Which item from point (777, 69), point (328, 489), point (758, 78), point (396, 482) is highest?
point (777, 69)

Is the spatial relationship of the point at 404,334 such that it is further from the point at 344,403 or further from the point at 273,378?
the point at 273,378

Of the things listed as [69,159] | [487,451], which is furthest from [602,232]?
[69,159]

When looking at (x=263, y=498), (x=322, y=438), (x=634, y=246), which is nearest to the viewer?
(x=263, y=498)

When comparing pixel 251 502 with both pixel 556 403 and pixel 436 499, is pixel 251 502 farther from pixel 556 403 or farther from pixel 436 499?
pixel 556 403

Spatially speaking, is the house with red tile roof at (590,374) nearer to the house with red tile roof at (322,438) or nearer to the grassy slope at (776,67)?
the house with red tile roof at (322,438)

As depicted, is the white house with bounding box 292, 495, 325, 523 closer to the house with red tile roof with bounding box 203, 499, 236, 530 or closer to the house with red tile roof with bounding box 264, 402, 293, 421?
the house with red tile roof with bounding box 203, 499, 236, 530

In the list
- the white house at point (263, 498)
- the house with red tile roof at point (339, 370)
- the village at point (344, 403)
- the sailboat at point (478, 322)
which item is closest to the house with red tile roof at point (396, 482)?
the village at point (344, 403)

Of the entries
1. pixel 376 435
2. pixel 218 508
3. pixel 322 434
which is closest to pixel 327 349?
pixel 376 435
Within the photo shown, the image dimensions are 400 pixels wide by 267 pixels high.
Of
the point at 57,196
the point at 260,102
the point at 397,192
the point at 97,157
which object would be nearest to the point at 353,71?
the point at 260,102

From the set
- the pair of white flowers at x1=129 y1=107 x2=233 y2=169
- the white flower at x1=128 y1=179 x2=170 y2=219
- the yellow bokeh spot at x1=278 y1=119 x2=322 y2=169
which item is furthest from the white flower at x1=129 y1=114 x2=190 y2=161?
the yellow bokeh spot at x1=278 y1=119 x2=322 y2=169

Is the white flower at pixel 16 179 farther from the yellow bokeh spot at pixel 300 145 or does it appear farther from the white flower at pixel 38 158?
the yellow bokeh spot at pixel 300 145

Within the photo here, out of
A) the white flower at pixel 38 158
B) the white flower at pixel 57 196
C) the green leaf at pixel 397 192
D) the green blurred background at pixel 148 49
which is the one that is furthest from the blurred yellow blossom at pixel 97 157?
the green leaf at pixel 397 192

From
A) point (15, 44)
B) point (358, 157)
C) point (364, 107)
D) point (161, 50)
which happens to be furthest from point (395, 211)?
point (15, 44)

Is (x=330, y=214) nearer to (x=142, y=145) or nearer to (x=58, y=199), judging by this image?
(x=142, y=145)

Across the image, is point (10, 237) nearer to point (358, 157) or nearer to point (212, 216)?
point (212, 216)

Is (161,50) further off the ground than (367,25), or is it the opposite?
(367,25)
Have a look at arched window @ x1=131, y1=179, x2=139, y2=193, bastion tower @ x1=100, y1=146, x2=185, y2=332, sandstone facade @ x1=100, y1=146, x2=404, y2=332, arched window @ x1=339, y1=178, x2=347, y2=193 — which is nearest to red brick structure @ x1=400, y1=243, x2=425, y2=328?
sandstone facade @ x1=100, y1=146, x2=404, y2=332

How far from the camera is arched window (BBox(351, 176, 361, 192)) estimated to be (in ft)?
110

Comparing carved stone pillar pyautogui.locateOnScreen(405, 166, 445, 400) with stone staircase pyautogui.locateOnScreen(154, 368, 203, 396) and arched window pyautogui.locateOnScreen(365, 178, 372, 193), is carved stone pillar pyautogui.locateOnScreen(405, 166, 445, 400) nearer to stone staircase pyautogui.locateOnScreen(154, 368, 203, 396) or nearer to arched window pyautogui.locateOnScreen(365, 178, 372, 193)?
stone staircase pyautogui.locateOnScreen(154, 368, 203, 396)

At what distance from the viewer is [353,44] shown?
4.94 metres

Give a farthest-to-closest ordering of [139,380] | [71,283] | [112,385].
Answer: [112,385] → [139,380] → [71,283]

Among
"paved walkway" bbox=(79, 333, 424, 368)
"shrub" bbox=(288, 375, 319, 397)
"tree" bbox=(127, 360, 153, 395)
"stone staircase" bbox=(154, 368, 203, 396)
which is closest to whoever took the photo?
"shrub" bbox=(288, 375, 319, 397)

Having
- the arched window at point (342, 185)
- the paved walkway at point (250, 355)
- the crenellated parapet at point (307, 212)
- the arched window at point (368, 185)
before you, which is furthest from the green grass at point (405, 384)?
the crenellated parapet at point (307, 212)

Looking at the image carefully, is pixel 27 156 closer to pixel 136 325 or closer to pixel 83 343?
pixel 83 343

::::::

Stated task: Go through the listing and print each line exactly as it appears.

Solution for this exercise:
Which item from point (777, 69), point (328, 489), point (758, 78), point (396, 482) is highest?
point (777, 69)

Is the spatial relationship of the point at 404,334 such that it is further from the point at 344,403 or further from the point at 273,378?
the point at 273,378

Of the things listed as [69,159] | [487,451], which is furthest from [602,232]?
[69,159]

When looking at (x=263, y=498), (x=322, y=438), (x=634, y=246), which is nearest to the viewer?
(x=263, y=498)

When comparing pixel 251 502 with both pixel 556 403 and pixel 436 499, is pixel 251 502 farther from pixel 556 403 or farther from pixel 436 499?
pixel 556 403

Spatially speaking, is the house with red tile roof at (590,374) nearer to the house with red tile roof at (322,438) or nearer to the grassy slope at (776,67)?
the house with red tile roof at (322,438)

As depicted, is the white house with bounding box 292, 495, 325, 523 closer to the house with red tile roof with bounding box 203, 499, 236, 530 or closer to the house with red tile roof with bounding box 264, 402, 293, 421?
the house with red tile roof with bounding box 203, 499, 236, 530

In the list
- the white house at point (263, 498)
- the house with red tile roof at point (339, 370)
- the village at point (344, 403)
- the sailboat at point (478, 322)
which item is closest to the house with red tile roof at point (396, 482)?
the village at point (344, 403)

Of the entries
1. pixel 376 435
2. pixel 218 508
3. pixel 322 434
which is closest to pixel 327 349?
pixel 376 435
Within the photo shown, the image dimensions are 400 pixels wide by 267 pixels high.
Of
the point at 57,196
the point at 260,102
the point at 397,192
the point at 97,157
which object would be nearest to the point at 353,71?
the point at 260,102

From the set
- the pair of white flowers at x1=129 y1=107 x2=233 y2=169
- the white flower at x1=128 y1=179 x2=170 y2=219
- the yellow bokeh spot at x1=278 y1=119 x2=322 y2=169
which item is furthest from the white flower at x1=129 y1=114 x2=190 y2=161?
the yellow bokeh spot at x1=278 y1=119 x2=322 y2=169

Is the white flower at pixel 16 179 farther from the yellow bokeh spot at pixel 300 145 or does it appear farther from the white flower at pixel 38 158?
the yellow bokeh spot at pixel 300 145

Within the photo here, out of
A) the white flower at pixel 38 158
B) the white flower at pixel 57 196
C) the green leaf at pixel 397 192
D) the green blurred background at pixel 148 49
which is the one that is furthest from the blurred yellow blossom at pixel 97 157?
the green leaf at pixel 397 192

From
A) point (15, 44)
B) point (358, 157)
C) point (364, 107)
D) point (161, 50)
which happens to be furthest from point (395, 211)?
point (15, 44)

Is (x=330, y=214) nearer to (x=142, y=145) or nearer to (x=58, y=199), judging by this image?
(x=142, y=145)

Across the image, is point (10, 237) nearer to point (358, 157) or nearer to point (212, 216)?
point (212, 216)

Is (161,50) further off the ground than (367,25), or is it the opposite?
(367,25)
Have a look at arched window @ x1=131, y1=179, x2=139, y2=193, bastion tower @ x1=100, y1=146, x2=185, y2=332, sandstone facade @ x1=100, y1=146, x2=404, y2=332, arched window @ x1=339, y1=178, x2=347, y2=193 — which is nearest to red brick structure @ x1=400, y1=243, x2=425, y2=328?
sandstone facade @ x1=100, y1=146, x2=404, y2=332

How far from the camera is arched window (BBox(351, 176, 361, 192)) estimated to be (in ft)?
110

Comparing carved stone pillar pyautogui.locateOnScreen(405, 166, 445, 400) with stone staircase pyautogui.locateOnScreen(154, 368, 203, 396) and arched window pyautogui.locateOnScreen(365, 178, 372, 193), is carved stone pillar pyautogui.locateOnScreen(405, 166, 445, 400) nearer to stone staircase pyautogui.locateOnScreen(154, 368, 203, 396) or nearer to arched window pyautogui.locateOnScreen(365, 178, 372, 193)?
stone staircase pyautogui.locateOnScreen(154, 368, 203, 396)

At what distance from the viewer is [353,44] shown?
4.94 metres

Give a farthest-to-closest ordering of [139,380] | [71,283] | [112,385].
Answer: [112,385] → [139,380] → [71,283]

Among
"paved walkway" bbox=(79, 333, 424, 368)
"shrub" bbox=(288, 375, 319, 397)
"tree" bbox=(127, 360, 153, 395)
"stone staircase" bbox=(154, 368, 203, 396)
which is closest to whoever took the photo?
"shrub" bbox=(288, 375, 319, 397)

Having
- the arched window at point (342, 185)
- the paved walkway at point (250, 355)
- the crenellated parapet at point (307, 212)
- the arched window at point (368, 185)
before you, which is furthest from the green grass at point (405, 384)?
the crenellated parapet at point (307, 212)

Looking at the image carefully, is pixel 27 156 closer to pixel 136 325 or closer to pixel 83 343?
pixel 83 343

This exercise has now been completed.